Der Reihe nach. Rein optisch lud das Meer nicht zum Bade. Das Unwetter sorgte für ziemlich trübes Wasser. Seegras so weit das Auge reicht. Der immer noch starke Wellengang wirbelt zudem Unmengen Sand auf. Das Meer, am Sonntag noch blau, präsentiert sich in einem dreckigen braun.

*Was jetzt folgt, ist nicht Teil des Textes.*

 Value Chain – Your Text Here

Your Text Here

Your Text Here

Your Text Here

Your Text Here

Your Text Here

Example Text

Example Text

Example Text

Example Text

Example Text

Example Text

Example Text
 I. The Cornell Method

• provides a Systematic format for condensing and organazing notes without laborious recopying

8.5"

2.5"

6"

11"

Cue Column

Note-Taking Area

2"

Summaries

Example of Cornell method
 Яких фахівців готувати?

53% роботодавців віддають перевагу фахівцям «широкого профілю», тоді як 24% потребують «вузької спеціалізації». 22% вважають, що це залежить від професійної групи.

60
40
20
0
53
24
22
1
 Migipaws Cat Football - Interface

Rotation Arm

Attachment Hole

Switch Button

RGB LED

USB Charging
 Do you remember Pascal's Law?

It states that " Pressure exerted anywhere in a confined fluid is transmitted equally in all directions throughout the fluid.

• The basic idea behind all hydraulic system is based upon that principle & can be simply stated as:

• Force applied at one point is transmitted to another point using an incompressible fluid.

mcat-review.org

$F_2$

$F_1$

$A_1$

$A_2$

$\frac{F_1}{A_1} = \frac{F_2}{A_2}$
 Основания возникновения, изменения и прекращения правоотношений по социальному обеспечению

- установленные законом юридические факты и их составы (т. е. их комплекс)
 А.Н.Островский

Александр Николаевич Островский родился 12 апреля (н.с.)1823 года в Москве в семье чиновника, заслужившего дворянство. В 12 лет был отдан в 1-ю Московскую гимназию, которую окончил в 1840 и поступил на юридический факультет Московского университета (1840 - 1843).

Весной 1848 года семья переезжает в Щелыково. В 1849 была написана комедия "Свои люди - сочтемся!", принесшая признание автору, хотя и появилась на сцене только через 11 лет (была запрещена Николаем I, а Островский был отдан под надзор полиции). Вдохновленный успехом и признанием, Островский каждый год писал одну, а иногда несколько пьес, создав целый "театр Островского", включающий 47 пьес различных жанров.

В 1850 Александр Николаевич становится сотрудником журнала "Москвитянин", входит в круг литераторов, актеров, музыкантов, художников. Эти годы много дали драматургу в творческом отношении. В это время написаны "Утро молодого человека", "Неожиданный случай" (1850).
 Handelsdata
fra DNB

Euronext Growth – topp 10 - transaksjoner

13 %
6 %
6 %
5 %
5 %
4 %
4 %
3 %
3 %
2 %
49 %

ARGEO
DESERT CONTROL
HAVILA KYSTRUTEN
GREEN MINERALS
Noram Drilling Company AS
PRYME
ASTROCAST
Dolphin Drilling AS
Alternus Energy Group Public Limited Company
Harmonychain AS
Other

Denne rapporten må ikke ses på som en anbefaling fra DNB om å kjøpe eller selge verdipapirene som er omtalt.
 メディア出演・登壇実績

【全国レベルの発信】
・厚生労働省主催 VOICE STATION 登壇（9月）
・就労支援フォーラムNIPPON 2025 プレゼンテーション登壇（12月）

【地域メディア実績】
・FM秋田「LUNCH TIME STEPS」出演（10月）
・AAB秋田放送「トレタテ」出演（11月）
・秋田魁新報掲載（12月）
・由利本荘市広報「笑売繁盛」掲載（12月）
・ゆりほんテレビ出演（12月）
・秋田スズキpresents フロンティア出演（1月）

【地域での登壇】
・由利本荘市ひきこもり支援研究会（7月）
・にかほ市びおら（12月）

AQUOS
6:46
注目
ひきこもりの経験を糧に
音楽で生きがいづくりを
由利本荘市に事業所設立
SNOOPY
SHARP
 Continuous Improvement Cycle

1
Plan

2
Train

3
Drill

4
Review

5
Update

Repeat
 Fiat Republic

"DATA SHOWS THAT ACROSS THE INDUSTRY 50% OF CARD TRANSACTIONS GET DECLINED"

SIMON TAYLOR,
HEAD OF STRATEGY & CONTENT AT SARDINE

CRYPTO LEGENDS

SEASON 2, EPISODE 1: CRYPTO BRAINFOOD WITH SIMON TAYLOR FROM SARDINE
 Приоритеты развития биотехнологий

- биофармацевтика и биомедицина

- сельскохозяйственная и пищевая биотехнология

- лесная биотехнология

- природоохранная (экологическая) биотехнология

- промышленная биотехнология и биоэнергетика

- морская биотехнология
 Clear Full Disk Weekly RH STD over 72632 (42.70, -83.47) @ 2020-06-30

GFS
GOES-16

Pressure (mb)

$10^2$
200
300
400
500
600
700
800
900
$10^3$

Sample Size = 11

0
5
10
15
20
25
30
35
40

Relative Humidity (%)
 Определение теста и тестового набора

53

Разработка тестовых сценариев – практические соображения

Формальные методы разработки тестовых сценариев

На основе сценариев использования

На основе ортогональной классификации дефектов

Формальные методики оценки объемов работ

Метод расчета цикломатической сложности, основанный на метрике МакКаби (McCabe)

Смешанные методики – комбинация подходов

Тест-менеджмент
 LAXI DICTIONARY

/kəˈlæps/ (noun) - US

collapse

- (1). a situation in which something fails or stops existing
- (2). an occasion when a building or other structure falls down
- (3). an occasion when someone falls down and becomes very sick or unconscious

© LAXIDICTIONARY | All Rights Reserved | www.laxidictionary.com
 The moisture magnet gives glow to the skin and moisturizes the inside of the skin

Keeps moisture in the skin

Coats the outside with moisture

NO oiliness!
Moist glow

Mit Badehaube und übergroßem Badeanzug (die Dame muss schon schwerere Zeiten erlebt haben), nähert sie sich dem Flutsaum. Die erste Welle ging noch gut, die zweite war stärker. Die Brandung kugelt die Badenixe von Wellenkamm zu Wellenkamm. Anmutig wie eine Kegelrobbe an Land und agil wie eine auf dem Panzer liegende Schidkröte, wehrt sich die Planscherin vor dem salzigen Nass. Mein Gehirn weckte schon das Helfersyndrom in mir und rief mir das Gelernte aus der Baywatch Serie in Erinnerung, als eine Gentleman-Welle die Dame in eine, zum Aufstehen aussichtsreiche Position spühlte. Tatsächlich nutzte die Artistin das Offering und versuchte sich auf zwei wackelige Beine zu stellen. Doch irgendwie waren die Gewichtsverhältnisse während der Spühlung durcheinander geraten. Der Schwerpunkt der Dame war deutlich aus den Fugen geraten. Doch ihre Bemühungen zeigten Früchte. Rund zehn Sekunden dauerte die Austarierung und die Dame stand. Wenn auch wacklig, sie stand. Die Zuschauer der filmreifen Szene entdeckten nun auch den Grund für die Gleichgewichtsprobleme. Zwischen ihren Beinen strebte ihr Badeanzug sackförmig der Erde zu. Ein Kilo Sand in dieser Körpergegend ist unangenehm für die Betroffene, ein Brüller aber für die Zuschauerkulisse. Umso komischer, weil die Dame aufgrund ihrer Körperdimensionen unmöglich sehen konnte, was da zwischen ihren Beinen baumelte. Hengstähnliche Dimensionen – Neider auf sicher.